Customer DBA indicates that the following queries seem to contribute to locking when using call time metrics: INSERT INTO RHQ_CALLTIME_DATA_KEY(id, schedule_id, call_destination) SELECT RHQ_calltime_data_key_id_seq.nextval, :1, :2 FROM RHQ_numbers WHERE i = 42 AND NOT EXISTS (SELECT * FROM RHQ_CALLTIME_DATA_KEY WHERE schedule_id = :3 AND call_destination = :4) DELETE FROM RHQ_CALLTIME_DATA_VALUE WHERE key_id = (SELECT id FROM RHQ_CALLTIME_DATA_KEY WHERE schedule_id = :1 AND call_destination = :2) AND begin_time = :3 I did some digging into the call time subsystem. Wrote up my thoughts here -- http://www.rhq-project.org/display/RHQ/Improving+CallTimeData+Insertion+Logic I suggest we implement 1 & 2, and then consider whether it's worth the time to try and include any of the others in the next release.
I think testing and fixing other performance areas are a priority for JON2.4
commit 7f912881eb1ed141a5519e62fd13522eb97a42d1 Author: Joseph Marques <joseph> Date: Sat Jun 19 09:42:55 2010 -0400 BZ-570360: improve call-time data reporting performance by adjusting transactional boundaries ----- This maps to "Part 1 - Transactional Boundaries" in the wiki link.
commit a6a707cab05a9ee8cebf49e87b381b507c343285 Author: Joseph Marques <joseph> Date: Mon Jun 21 07:32:12 2010 -0400 BZ-570360: eliminate routine that purges duplicate call-time data values Is this really needed? Under what circumstances are duplicates generated? Are we presuming this is a misbehaving plugin, or a problem at the comm-layer where the same piece of data is delivered twice? I'm tentatively removing this because it is a big hit to call-time data reporting performance. If, however, evidence is presented that implores us to bring this functionality back, it should be implemented by getting rid of the duplicate data points that share the same key_id and begin_time. These records can be found with: SELECT key_id, begin_time, count(id) FROM rhq_calltime_data_value GROUP BY key_id, begin_time HAVING count(id) > 1 This is functionally equivalent to the CALLTIME_VALUE_DELETE_SUPERCEDED_STATEMENT query, but takes advantage of the fact that key_id represents the already-computed pair of schedule_id/destination, thus allowing the duplicate-search to be implemented against a single table. Taking this solution one step further, an appropriate delete statement can be crafted which leverages the above concept but deletes all but one of the duplicates (perhaps leaving the record with the smallest id/pk). This purge routine can either be grouped in with the rest in DataPurgeJob, or it can be implemented as its own quartz job that runs more (or less) frequently, depending on how needs (i.e., how often we anticipate duplicates) ----- This work originally would have mapped to "Part 2 - Refactoring table maintenance", but upon further reflection was better to remove the routine altogether.

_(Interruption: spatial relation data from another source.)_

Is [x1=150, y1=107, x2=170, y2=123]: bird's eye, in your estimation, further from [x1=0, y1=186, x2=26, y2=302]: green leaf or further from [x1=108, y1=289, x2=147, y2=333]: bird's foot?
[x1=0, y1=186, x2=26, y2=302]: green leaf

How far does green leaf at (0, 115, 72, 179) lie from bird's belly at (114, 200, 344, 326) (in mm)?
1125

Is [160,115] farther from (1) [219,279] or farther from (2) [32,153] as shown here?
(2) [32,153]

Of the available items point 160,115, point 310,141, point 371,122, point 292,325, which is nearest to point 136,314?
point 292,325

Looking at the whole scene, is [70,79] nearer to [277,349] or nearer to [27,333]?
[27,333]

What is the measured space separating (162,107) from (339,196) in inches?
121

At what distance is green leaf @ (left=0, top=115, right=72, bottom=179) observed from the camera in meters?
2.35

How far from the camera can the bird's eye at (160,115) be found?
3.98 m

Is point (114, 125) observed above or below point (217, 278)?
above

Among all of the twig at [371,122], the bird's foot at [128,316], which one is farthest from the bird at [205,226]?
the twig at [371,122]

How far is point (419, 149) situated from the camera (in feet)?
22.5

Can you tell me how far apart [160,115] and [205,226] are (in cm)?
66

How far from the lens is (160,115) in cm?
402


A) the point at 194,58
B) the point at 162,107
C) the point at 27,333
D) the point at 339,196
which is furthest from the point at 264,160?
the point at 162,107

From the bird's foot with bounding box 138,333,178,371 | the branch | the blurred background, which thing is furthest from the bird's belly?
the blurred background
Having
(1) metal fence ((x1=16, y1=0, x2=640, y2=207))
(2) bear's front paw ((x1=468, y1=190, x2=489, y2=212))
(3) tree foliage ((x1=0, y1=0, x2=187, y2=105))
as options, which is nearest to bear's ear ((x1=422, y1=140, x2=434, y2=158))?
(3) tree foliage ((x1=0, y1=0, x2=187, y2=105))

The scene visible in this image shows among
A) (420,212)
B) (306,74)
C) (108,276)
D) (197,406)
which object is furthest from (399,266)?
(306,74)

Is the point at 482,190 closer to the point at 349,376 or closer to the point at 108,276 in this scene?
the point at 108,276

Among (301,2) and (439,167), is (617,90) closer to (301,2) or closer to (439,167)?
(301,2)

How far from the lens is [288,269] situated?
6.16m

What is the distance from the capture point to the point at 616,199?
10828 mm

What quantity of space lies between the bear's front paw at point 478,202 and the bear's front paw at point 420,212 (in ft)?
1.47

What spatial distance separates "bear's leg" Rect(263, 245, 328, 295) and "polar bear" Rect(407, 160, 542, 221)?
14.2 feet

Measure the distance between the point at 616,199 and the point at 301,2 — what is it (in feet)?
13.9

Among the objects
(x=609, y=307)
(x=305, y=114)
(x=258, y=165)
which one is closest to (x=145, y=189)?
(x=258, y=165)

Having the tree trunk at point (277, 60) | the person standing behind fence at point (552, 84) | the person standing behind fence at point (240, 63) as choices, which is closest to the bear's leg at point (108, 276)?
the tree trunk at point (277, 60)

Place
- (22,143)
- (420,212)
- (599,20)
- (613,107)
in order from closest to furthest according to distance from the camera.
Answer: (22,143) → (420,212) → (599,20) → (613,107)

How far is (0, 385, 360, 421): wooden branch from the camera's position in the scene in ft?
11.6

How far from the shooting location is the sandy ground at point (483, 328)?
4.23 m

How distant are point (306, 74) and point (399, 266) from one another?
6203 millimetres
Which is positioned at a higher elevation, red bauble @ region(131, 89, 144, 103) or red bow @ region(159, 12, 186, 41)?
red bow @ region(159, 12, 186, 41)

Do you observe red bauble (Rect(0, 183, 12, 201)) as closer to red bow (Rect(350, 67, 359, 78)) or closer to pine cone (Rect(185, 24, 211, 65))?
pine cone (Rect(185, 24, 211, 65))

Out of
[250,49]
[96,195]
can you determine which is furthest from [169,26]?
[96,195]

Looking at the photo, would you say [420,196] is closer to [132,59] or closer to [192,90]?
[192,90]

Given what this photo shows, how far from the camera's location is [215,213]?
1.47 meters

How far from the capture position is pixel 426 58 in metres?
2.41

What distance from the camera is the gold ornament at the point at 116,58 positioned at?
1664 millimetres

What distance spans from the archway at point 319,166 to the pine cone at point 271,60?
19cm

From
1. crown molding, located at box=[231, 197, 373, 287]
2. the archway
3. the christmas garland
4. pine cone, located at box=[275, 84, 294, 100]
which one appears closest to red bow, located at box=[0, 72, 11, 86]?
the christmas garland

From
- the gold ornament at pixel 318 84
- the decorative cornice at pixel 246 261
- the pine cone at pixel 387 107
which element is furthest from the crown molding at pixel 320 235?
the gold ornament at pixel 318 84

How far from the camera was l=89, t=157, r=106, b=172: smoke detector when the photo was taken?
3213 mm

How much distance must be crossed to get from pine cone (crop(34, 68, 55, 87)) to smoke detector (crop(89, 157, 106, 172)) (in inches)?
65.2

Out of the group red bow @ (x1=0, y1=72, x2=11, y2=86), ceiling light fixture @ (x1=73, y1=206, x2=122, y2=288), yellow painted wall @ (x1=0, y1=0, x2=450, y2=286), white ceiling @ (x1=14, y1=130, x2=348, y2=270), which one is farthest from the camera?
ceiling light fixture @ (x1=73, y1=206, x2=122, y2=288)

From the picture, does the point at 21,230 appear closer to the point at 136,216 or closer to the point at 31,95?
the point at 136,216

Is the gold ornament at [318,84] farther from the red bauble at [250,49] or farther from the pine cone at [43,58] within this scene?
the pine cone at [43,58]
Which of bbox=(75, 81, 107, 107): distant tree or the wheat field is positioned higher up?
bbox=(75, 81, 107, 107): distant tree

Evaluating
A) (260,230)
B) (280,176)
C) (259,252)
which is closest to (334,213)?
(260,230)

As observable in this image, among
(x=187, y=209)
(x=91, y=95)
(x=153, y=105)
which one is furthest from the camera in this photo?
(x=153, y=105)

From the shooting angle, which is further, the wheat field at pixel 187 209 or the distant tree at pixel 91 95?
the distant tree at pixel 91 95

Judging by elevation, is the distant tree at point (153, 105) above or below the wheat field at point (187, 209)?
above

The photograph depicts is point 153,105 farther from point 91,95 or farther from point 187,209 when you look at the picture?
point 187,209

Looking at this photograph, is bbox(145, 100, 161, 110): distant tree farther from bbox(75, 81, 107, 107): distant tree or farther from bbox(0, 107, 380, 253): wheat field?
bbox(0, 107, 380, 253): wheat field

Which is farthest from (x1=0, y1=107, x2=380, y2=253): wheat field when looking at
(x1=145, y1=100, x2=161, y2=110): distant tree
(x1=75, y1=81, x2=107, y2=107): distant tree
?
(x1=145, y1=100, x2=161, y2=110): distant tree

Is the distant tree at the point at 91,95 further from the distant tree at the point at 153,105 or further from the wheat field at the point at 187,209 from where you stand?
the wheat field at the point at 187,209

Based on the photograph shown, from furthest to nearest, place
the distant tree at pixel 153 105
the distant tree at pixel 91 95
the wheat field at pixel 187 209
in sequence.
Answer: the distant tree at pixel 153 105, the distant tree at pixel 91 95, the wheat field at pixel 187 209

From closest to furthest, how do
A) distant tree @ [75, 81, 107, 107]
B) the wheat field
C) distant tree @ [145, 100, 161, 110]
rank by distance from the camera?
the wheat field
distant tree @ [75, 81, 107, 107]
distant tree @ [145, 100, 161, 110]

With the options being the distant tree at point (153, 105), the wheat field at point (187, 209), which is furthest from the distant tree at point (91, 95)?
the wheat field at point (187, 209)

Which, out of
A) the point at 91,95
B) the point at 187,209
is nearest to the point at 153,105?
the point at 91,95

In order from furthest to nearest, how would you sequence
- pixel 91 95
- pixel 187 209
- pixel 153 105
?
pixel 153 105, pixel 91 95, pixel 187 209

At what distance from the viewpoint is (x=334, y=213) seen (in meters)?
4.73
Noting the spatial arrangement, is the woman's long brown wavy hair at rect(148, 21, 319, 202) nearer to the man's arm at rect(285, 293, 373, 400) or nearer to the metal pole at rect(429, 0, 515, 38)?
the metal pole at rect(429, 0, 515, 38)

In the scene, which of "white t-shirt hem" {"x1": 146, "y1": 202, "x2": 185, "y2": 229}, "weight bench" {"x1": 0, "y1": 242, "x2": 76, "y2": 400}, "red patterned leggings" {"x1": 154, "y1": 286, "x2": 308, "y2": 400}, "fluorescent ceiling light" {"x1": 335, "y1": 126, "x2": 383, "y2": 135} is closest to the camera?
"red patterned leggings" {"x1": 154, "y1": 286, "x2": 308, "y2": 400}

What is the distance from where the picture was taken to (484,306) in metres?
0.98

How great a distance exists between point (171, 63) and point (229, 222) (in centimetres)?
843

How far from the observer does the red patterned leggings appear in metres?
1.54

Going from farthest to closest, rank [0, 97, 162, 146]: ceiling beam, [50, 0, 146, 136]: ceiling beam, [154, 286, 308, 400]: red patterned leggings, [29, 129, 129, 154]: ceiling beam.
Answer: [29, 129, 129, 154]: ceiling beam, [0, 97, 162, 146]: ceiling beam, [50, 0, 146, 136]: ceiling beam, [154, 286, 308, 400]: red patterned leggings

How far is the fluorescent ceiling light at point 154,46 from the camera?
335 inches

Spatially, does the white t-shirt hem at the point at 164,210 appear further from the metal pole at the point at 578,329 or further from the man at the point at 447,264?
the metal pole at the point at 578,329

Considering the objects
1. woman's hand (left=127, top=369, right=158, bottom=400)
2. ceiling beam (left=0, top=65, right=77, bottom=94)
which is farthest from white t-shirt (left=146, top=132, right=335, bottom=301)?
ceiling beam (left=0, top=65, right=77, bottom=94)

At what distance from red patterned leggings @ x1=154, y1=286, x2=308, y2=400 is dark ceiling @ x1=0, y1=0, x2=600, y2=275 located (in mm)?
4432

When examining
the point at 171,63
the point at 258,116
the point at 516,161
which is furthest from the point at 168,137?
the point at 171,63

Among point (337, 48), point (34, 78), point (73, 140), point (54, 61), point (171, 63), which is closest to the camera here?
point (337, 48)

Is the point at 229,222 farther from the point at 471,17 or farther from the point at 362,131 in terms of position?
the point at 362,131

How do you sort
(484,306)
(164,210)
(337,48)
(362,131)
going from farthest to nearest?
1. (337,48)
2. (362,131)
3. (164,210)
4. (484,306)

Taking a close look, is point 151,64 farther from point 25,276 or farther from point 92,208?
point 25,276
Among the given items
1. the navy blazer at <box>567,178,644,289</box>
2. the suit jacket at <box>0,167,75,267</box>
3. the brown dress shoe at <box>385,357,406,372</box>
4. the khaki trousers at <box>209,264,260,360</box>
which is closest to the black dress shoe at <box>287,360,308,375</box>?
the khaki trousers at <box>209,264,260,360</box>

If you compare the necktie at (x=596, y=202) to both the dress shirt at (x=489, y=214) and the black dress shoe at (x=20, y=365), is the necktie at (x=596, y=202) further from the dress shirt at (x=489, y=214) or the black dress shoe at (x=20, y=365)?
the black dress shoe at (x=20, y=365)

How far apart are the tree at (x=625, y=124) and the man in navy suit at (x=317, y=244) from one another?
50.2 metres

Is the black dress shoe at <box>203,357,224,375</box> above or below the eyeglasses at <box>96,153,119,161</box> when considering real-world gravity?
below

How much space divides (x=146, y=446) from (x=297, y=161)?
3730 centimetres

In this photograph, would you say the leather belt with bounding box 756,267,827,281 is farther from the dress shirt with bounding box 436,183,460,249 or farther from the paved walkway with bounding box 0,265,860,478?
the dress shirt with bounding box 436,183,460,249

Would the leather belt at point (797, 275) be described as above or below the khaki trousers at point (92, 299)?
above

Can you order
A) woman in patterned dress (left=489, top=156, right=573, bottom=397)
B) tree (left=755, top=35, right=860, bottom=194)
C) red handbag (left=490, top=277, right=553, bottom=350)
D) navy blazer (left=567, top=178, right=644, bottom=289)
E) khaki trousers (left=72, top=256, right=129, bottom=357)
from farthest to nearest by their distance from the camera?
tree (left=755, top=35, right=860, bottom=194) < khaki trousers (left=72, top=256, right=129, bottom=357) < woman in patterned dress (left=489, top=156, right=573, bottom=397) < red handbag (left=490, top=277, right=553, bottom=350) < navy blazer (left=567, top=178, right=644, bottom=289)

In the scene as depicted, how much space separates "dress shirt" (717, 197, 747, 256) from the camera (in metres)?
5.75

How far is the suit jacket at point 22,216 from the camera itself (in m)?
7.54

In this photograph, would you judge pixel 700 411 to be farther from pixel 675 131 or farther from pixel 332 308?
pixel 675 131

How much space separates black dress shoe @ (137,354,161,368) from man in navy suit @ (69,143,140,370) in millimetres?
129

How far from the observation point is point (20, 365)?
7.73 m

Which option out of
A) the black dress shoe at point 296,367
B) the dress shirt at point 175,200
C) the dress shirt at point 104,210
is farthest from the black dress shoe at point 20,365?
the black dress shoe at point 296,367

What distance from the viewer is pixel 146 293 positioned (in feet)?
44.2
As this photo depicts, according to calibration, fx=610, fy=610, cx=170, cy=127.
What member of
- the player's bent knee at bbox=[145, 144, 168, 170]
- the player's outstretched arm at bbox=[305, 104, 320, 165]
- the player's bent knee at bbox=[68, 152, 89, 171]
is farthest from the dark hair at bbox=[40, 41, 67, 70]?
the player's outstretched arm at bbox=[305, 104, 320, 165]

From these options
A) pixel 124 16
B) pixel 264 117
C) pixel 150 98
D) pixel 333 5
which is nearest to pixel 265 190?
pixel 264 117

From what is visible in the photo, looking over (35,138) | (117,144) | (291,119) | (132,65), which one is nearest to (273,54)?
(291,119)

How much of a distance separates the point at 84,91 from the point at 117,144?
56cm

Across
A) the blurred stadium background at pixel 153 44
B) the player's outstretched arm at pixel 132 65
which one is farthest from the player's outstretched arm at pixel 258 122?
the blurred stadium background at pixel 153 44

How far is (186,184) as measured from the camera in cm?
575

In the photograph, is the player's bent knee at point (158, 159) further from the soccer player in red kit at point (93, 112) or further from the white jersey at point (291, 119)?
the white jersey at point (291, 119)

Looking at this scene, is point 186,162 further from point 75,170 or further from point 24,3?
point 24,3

Pushing this bug out of dev because we won't be doing any further incremental improvements to the call-time data subsystem. In the future, the schema might be rewritten to yield even greater performance, but a separate BZ can be opened at that time to track that once it gets on the current release plan schedule. FYI, testing for this item is almost a no-op, as no functional changes were made. Transactional boundaries were manipulated, and unnecessary routines were by-passed. I've already verified that there are no regressions to the insertion / reporting routine overall, but QA should feel free to test this if they need greater confidence before release.
QA Closing
Mass-closure of verified bugs against JON.